However, his 'Fuzzy' screen persona originated during the Fred Scott oaters for Spectrum in 1937 - 1938. Scuttlebutt was that they were hoping to hire 'Fuzzy' Knight, but something happened and St. John was brought in for sidekick duties ... and he was given - or began using - the nickname of 'Fuzzy'. In interviews, Fred Scott thought very highly of St. John, both professionally and personally. And Fred was aware of Al's alcohol problem.

A common thread on Al's western movie career is prolific director Sam Newfield. They first connected circa 1937 in the Fred Scott Spectrums, Jack Randall's series at Monogram, and Johnny Mack Brown oaters from A. W. Hackel's Supreme company which were released by Republic Pictures. From 1937 - 1946, Al worked in 70+ films which were helmed by Newfield, and most were at Producers Releasing Corporation (PRC) in the 1940s. There, Al did 42 Billy the Kids and Billy Carson oaters - six with Steele followed by 36 with Crabbe - and Newfield directed all. And Al did all seventeen Lone Riders with George Houston and Bob Livingston and Newfield was in charge of sixteen of the seventeen.


Photo right is prolific director Sam Newfield (Real name: Samuel Neufeld; 1899 - 1964).

Sam's career consisted of about 275 films and TV shows and spanned from the mid 1920s through early 1960s.

Al St. John was employed in about a quarter of Newfield's films.

(Courtesy of Wheeler Winston Dixon)


"Fuzzy" arrives!

(Courtesy of Minard Coons)

Above are Fred Scott and his saddle pal Al St. John (as 'Fuzzy') in a still from THE RANGER'S ROUNDUP (Spectrum, 1938). Scott starred in thirteen oaters and Al was his sidekick in seven which were released during 1937 - 1938. Sam Newfield directed six of those Scott / St. John adventures.



(Courtesy of Les Adams)

Above from left to right are Art Jarrett (as 'Lucky'), Lee Powell (as 'Stormy') and Al St. John (as 'Fuzzy') in TRIGGER PALS (Grand National, 1939). This was the initial entry in a proposed six film trio series, but the series was not continued because of financial difficulties at Grand National. This was another Sam Newfield directing job.

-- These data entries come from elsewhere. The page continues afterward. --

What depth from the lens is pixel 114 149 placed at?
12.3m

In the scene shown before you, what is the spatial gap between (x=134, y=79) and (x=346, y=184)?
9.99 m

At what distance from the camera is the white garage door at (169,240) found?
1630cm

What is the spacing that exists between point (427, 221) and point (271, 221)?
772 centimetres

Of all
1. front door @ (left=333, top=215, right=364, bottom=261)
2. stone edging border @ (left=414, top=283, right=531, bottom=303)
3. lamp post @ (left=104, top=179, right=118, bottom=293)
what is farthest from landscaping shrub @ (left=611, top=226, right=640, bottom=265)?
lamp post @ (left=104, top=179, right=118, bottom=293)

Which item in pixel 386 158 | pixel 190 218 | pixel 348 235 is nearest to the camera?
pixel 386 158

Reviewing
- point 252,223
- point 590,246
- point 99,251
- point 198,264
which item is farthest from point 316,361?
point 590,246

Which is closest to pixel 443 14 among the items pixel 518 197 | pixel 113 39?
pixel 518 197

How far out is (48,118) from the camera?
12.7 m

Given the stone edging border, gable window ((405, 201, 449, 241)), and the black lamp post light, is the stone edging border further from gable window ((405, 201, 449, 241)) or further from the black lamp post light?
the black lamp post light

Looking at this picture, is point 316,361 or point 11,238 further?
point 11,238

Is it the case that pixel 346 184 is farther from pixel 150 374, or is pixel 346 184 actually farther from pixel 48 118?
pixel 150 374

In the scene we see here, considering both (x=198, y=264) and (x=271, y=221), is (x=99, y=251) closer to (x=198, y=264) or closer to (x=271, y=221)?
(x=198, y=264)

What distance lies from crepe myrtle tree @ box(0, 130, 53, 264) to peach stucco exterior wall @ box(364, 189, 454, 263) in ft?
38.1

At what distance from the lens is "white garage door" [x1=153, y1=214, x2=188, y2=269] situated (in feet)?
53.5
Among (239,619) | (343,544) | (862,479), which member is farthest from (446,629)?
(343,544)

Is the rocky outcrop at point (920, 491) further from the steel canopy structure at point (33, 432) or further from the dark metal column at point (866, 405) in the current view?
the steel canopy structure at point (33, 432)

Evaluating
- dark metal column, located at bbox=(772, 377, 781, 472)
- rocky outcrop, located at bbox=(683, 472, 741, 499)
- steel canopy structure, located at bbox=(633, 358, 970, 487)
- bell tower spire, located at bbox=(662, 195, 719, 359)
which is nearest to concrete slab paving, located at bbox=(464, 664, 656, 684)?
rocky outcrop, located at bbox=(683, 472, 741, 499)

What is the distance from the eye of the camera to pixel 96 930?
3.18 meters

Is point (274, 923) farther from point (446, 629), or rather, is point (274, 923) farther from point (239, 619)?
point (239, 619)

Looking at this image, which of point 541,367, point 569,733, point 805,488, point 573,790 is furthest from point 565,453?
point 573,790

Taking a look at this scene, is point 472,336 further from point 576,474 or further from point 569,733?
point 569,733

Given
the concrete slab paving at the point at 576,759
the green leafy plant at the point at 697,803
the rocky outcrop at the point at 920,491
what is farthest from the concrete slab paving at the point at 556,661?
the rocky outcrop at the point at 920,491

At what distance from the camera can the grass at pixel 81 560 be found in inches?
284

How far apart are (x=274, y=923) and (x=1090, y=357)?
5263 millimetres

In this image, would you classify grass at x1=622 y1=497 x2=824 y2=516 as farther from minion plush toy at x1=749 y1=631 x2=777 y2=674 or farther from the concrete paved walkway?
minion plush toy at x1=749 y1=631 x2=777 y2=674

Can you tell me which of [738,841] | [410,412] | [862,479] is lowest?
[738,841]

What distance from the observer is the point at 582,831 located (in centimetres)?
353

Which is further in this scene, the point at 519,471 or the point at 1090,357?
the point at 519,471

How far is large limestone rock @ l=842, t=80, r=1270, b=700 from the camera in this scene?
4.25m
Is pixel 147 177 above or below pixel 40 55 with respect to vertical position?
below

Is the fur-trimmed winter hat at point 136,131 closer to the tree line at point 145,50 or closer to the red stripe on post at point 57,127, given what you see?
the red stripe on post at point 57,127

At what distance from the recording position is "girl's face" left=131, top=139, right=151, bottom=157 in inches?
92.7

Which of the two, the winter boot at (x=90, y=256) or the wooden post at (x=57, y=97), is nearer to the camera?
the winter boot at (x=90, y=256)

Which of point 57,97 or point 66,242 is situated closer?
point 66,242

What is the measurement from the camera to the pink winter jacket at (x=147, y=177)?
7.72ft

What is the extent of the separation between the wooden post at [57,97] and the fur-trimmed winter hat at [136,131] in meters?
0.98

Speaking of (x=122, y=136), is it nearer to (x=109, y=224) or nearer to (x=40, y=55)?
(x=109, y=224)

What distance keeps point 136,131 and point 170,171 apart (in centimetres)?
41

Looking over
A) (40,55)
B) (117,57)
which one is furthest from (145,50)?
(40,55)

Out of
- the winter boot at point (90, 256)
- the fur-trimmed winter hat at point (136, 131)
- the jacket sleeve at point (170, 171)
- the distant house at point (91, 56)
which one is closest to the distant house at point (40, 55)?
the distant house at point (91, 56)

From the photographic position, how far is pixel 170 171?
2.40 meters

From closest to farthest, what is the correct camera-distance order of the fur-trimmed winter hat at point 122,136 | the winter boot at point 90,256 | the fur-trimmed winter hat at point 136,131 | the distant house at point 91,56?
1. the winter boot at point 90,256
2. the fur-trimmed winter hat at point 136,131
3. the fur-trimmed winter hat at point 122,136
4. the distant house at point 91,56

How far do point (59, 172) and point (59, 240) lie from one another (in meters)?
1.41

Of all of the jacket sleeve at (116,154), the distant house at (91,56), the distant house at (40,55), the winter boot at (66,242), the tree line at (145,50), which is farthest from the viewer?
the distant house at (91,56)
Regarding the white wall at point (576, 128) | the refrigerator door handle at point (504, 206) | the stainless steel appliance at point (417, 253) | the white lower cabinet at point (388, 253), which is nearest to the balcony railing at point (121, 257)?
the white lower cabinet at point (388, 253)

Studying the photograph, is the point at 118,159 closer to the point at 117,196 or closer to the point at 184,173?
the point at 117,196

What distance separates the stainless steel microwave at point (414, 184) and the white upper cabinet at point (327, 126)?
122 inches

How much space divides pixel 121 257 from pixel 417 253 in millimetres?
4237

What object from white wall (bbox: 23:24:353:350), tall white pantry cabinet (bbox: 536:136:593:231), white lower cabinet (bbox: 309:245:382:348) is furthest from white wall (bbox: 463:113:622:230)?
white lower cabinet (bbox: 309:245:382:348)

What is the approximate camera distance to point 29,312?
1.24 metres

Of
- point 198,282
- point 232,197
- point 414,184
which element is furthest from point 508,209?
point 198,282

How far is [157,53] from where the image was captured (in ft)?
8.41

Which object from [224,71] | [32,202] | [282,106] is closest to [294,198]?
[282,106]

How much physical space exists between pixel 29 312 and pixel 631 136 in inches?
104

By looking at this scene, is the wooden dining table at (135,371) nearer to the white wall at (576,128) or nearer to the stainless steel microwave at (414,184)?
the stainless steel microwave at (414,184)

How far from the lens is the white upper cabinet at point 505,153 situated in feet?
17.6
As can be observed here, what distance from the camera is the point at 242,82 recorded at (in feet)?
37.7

Arthur Jarrett was a singer, guitar player, and the leader of his own 1930s big band. For a time, he was married to Olympic swimming champ Eleanor Holm. A few months after band leader Hal Kemp's death in a 1940 California car accident, Jarrett took over the Kemp orchestra.




(Courtesy of Les Adams)

Above - the title lobby card for TRIGGER PALS (Grand National, 1939). Left to right are singer and band leader Art Jarrett (as 'Lucky'), Lee Powell (as 'Stormy') and Al St. John (as 'Fuzzy'). Note Powell's billing as LEE (Lone Ranger) POWELL (which refers to his role as the masked rider of the plains in Republic's 1938 serial, THE LONE RANGER).